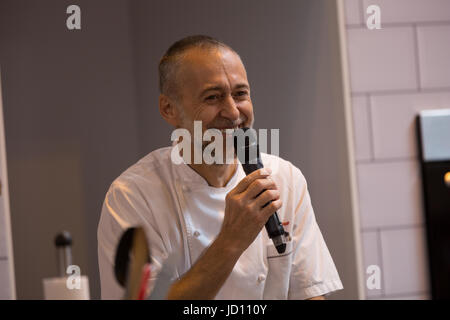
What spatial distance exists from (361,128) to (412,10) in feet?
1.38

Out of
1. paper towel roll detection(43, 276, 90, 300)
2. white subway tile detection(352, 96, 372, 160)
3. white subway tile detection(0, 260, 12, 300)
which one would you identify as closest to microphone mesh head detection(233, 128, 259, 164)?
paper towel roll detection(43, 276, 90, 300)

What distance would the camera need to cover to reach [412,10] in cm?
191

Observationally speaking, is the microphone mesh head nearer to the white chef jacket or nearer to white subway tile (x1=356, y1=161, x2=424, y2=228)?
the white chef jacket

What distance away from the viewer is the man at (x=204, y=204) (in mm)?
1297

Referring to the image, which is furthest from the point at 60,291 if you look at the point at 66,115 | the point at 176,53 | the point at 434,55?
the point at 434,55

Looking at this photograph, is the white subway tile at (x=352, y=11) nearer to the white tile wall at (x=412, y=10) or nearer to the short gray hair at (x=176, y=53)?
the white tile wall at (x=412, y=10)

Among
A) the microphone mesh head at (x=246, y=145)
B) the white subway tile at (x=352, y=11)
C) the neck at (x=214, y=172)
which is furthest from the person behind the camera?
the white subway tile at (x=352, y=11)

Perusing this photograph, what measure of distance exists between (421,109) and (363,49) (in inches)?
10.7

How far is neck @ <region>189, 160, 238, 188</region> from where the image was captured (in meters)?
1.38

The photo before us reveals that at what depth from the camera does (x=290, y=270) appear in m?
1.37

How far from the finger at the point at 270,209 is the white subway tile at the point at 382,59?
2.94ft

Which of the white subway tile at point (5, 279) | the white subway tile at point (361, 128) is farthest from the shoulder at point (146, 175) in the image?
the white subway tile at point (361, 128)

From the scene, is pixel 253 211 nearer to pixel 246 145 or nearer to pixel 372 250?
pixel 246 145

● ● ● ●

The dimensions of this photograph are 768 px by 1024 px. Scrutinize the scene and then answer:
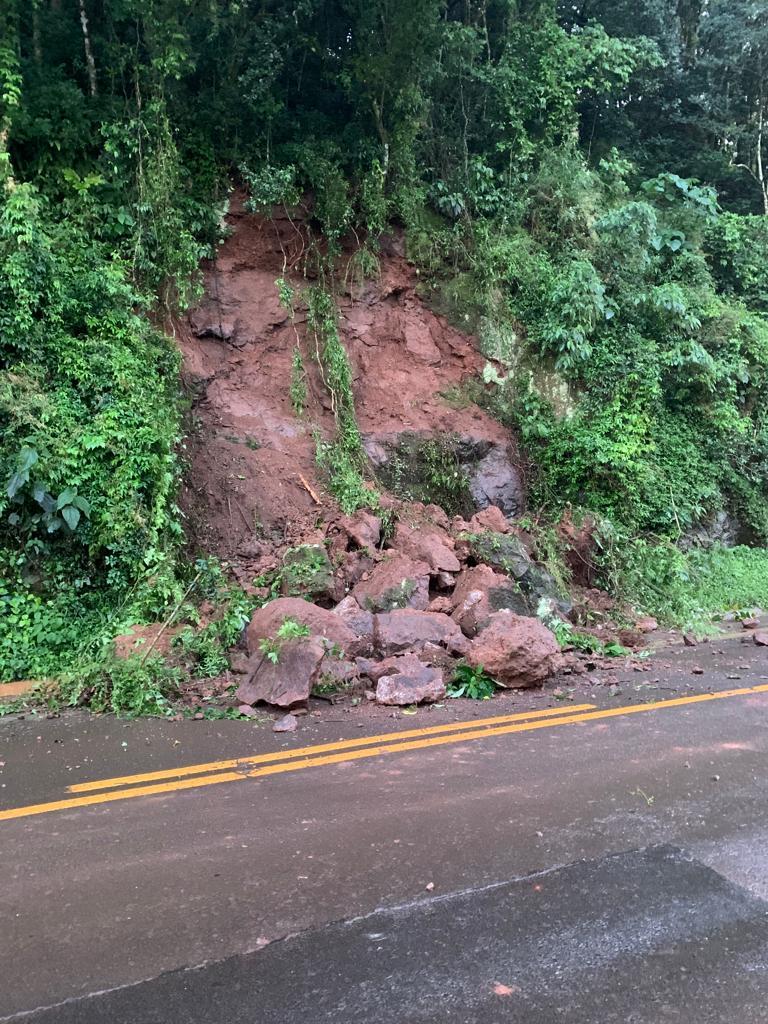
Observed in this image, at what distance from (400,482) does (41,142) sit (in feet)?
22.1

● ● ● ●

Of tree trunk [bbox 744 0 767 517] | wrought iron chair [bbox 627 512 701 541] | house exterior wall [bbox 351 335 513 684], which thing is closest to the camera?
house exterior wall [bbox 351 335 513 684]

● ● ● ●

_Task to complete_
Count how many lines in the listing above contain the word "exterior", treating uppercase and lowercase as different, and reply with only that number.

_Problem solution_
2